SKC facilitates strategic conversations that are interactive, rooted, and, dare-we-say, enjoyable. They help get you to where you need to be… even if you don’t know what your exact destination is yet.
Let us lead your organization through an SKC Clarity Session.
This interactive conversation process will help with strategic planning, board direction, and program ideation.
We’ll explore:
What is — setting the context and discussing the complexity
What if — identify new ideas and possibilities
What works — what is realistic, what achieves the best outcomes?
What next — how do we move forward?
The discussions will be realistic, rooted in the complexity of our world, and avoid simplistic solutions.
SKC has developed a set of sequential strategic conversation tools to help you have the discussions you need to clarify your goals, plans, and aspirations.
The sessions can be one to three days long. (Half-day sessions are available as well, but are limited in the depth they can explore.) These conversations are lively, interactive, and often old school (flipcharts, breakout groups, unique in-person tools, etc.).
We take a human-first approach. A.I. can do many things, but it can’t:
Read a room
Navigate organizational politics
Facilitate complex discussions
Make nuanced judgment calls
Sean Kelly and SKC associates will guide you through ‘6 Cs’, six sequential discussion areas with tailored activities to focus the conversations on:
Context. Conjecture. Constraints. Choices. Connections. Convergence.
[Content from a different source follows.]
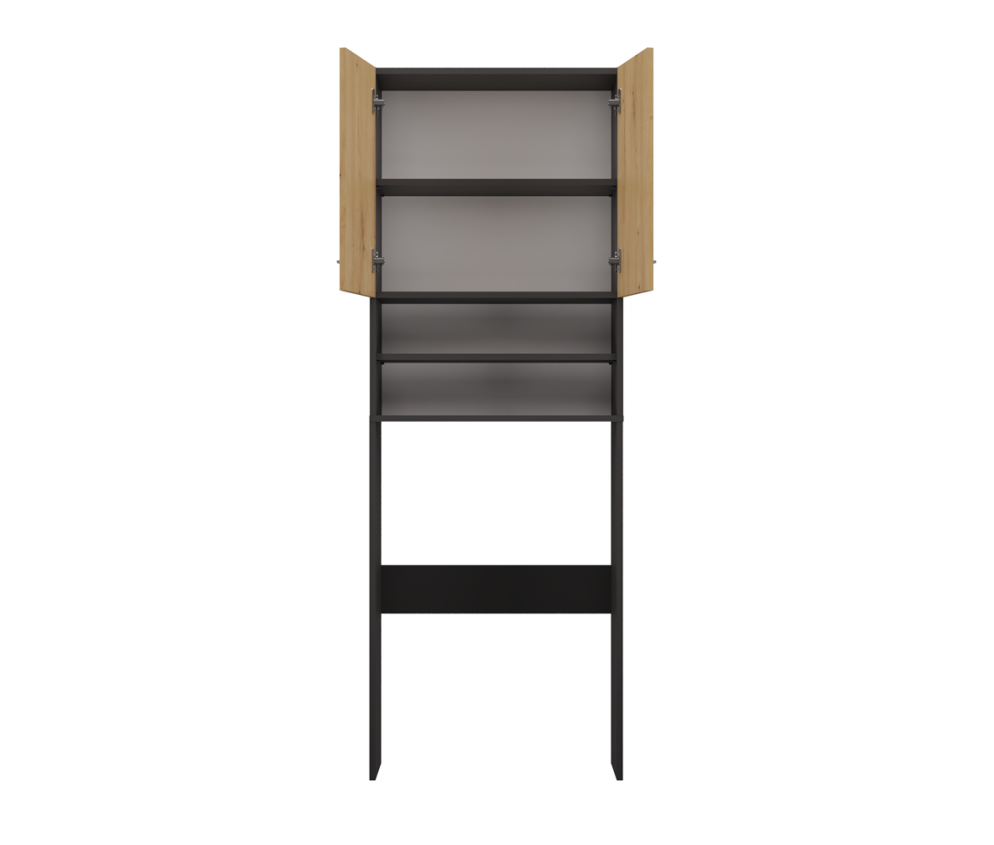 Szafka na pralkę Pola DK ANTRACYT ARTISAN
The sessions use our own unique discussion tools, such as:
S.A.G.E. conversations: Situate. Articulate. Generate. Engage.
C.O.I.N. exercise: Constraints. Opportunities. Improvements. New ideas.
(Yeah, we like mnemonic devices! They help give structure and form to the discussions.)
3-N’s exercise: What are you doing for Nostalgic reasons? What is Noteworthy? Where are you a No-Show?
We are also experienced in using other traditional strategic planning tools such as SWOT, PESTEL, Problem & Solutions Tree analysis, Parallel Thinking, NOISE analysis, etc.
Guiding principles for our strategic conversations:
It’s better to have rough answers to the right questions than detailed answers to the wrong questions.
Context is usually as important as content. Insight before solutions.
Strategy is the journey, but complexity is the terrain.
We want to engage multiple perspectives, not just multiple people.
It’s ok to be messy, not have the right words, and make mistakes.
Assume we’re all coming from a place of good intentions. Let’s offer some grace to each other, and ourselves.
Be respectful and allow all voices to have their say. Respect each other, respect time.
It’s ok to disagree. Don’t rush past tension — embrace depth over speed.
Acknowledge the ‘curse of knowledge’ — as you become more informed you forget what it’s like to not know what you know.
Embrace an asset-based not deficiencies-oriented approach. Be driven by possibilities, and focus on what’s present, not necessarily what’s missing.